Simone Kelly, a 24-year-old volunteer EMT with the South Orange Rescue Squad, administered

the Narcan that brought an unconscious man back at the Knicks victory parade on June 18, in front of an estimated 2 million fans celebrating the team’s first NBA Finals trip in decades.

Kelly is from Maplewood, New Jersey, graduated from Columbia High School in 2020, and is a pre-med student at Drew University studying neuroscience, chemistry and psychology. She logs around 60 hours a month on the rescue squad and had flown in from Hong Kong the day before the parade.
She wasn’t the first one up there. Peter Shrieve-Don, a fellow parade-goer with no medical training who was filming on an Insta360, climbed the glass roof of the World Trade Center subway entrance after flagging NYPD officers nearby. He told them the man was “passed out in his vomit” and that his eyes were rolling back. The officers didn’t move.
Kelly and others followed him up. She identified herself as medical, clocked the man’s shallow breathing and pinpoint pupils (a telltale sign of opioid overdose), and called for Narcan.
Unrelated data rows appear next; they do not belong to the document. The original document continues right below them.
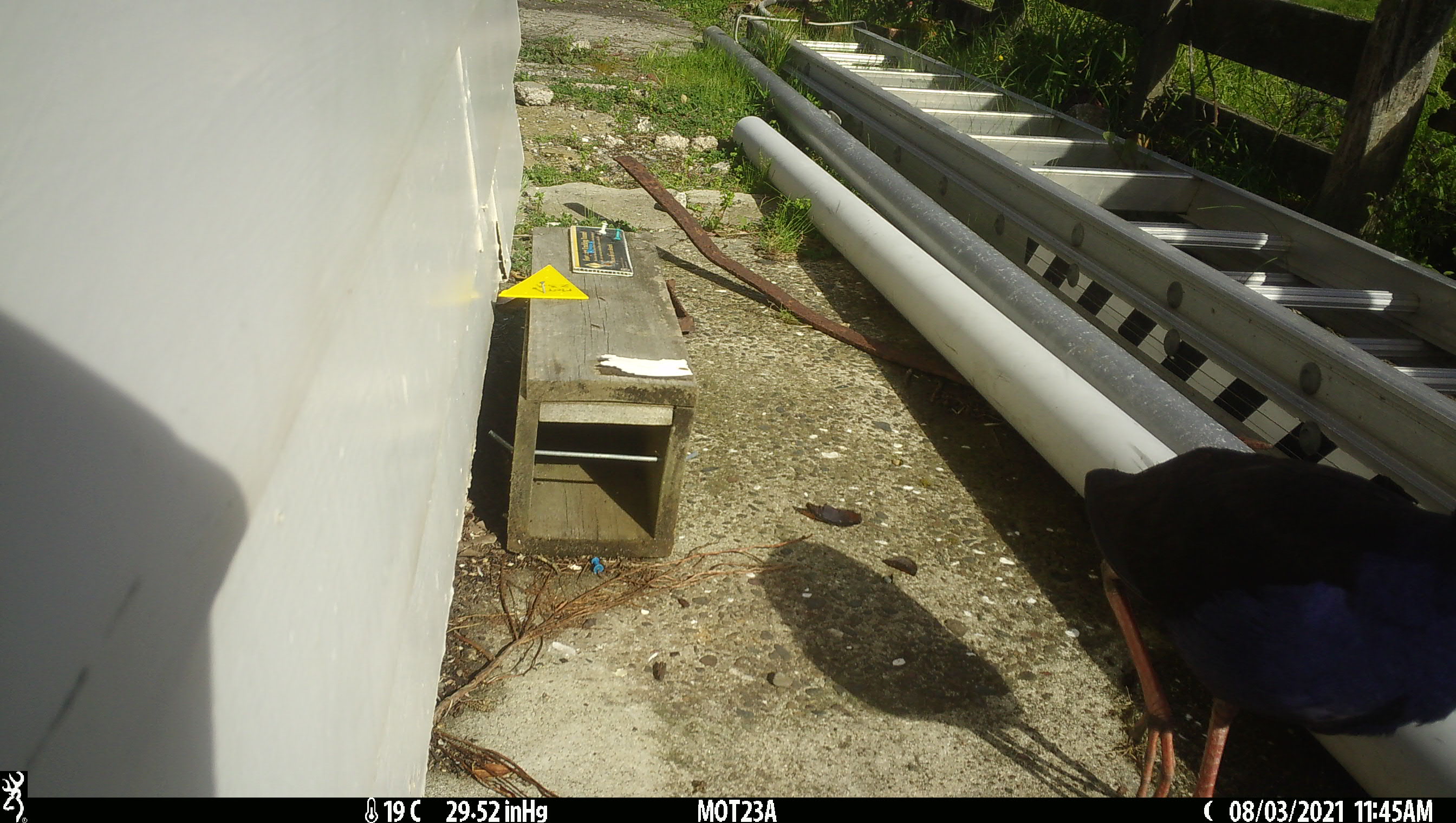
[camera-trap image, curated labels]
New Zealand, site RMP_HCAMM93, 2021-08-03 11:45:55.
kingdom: Animalia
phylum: Chordata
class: Aves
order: Gruiformes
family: Rallidae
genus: Porphyrio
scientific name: Porphyrio melanotus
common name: australasian swamphen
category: pukeko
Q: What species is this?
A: Pukeko (australasian swamphen) (Porphyrio melanotus).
A bystander tossed a kit up to the roof. Kelly gave the nasal spray and did sternum rubs while the crowd around them roared.
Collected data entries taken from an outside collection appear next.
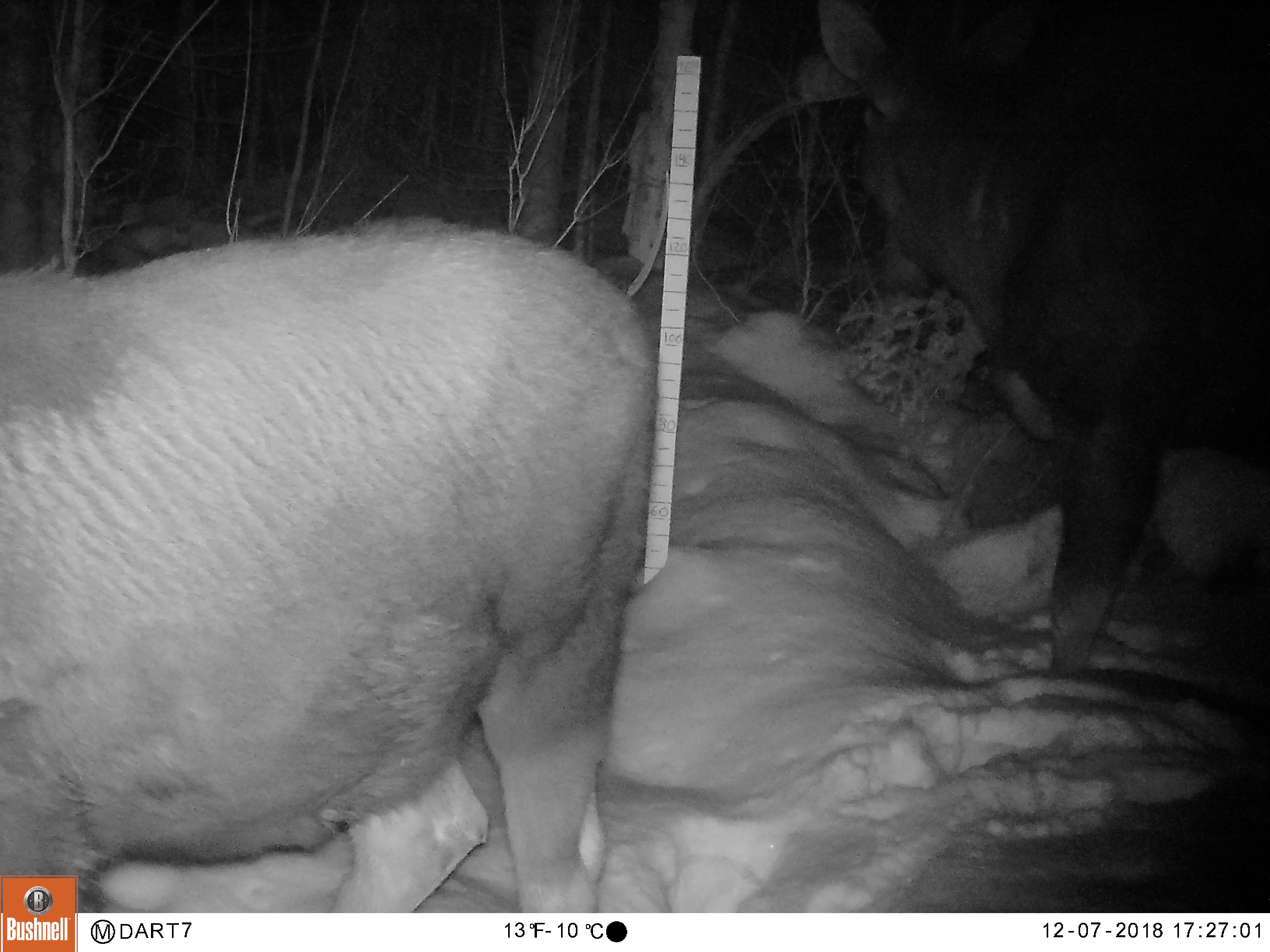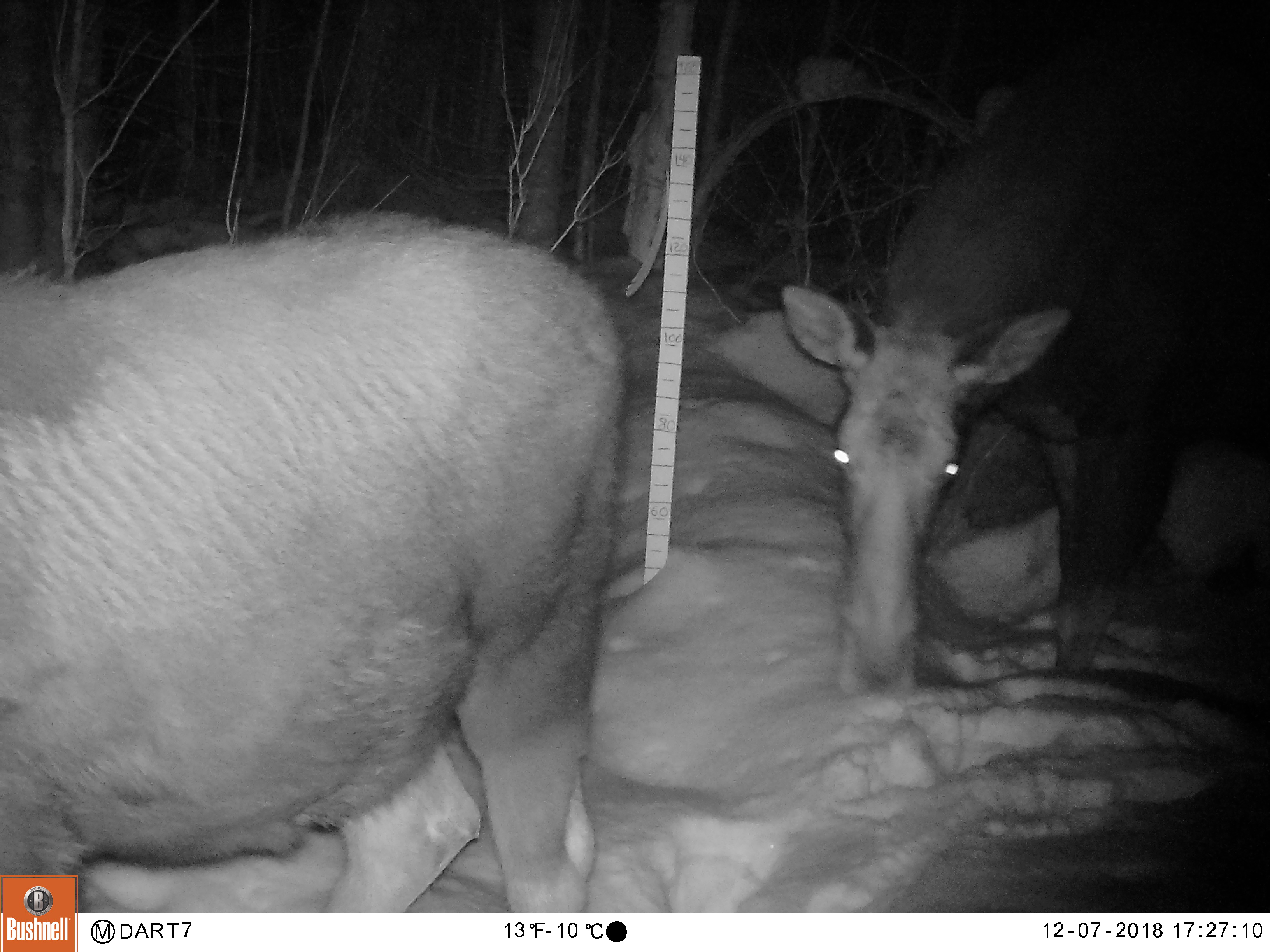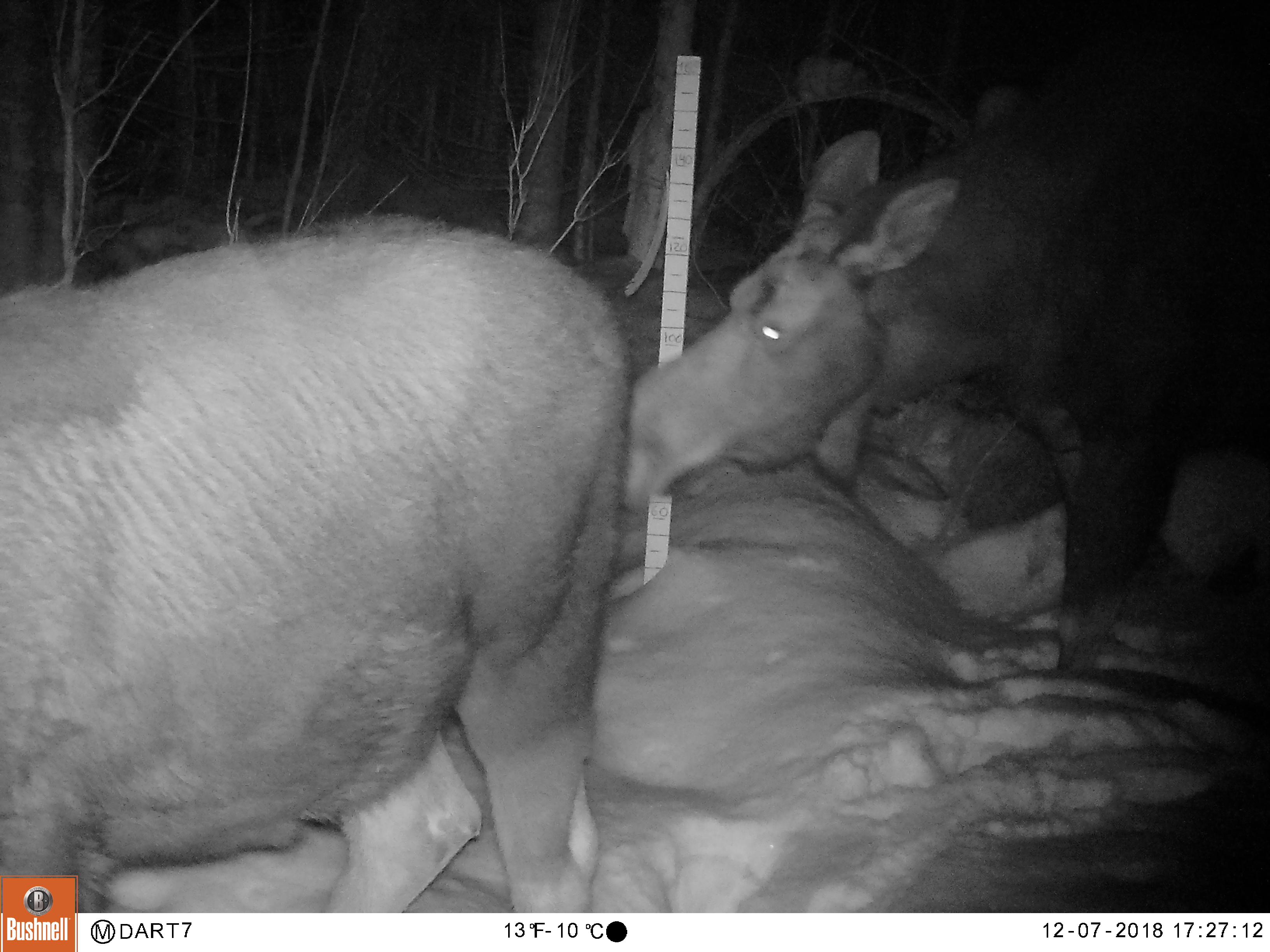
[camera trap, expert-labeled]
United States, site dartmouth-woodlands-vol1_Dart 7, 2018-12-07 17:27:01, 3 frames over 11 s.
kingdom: Animalia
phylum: Chordata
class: Mammalia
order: Artiodactyla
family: Cervidae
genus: Alces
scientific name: Alces alces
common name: moose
One bystander recording the scene can be heard saying, “Look at them just watching. They’re not doing anything.”
An FDNY crew eventually arrived, and the responders and bystanders lowered the man down together so he could be taken for care. Shrieve-Don later called Kelly a hero and said, “You don’t need the whole world to do right all the time. You just need enough people to do right enough of the time.”
After the video spread, Kelly started a GoFundMe for OnPoint NYC, a harm-reduction nonprofit that supports people struggling with addiction and runs two safe injection sites in the city. “I hope having so many eyes shows that we have an epidemic going on,” she said. “Supporting people on their addiction recovery journey has always been a cause I feel strongly about.” She’s urged everyone to carry Narcan, and says she wants to become an emergency psychiatrist focused on addiction and mental health.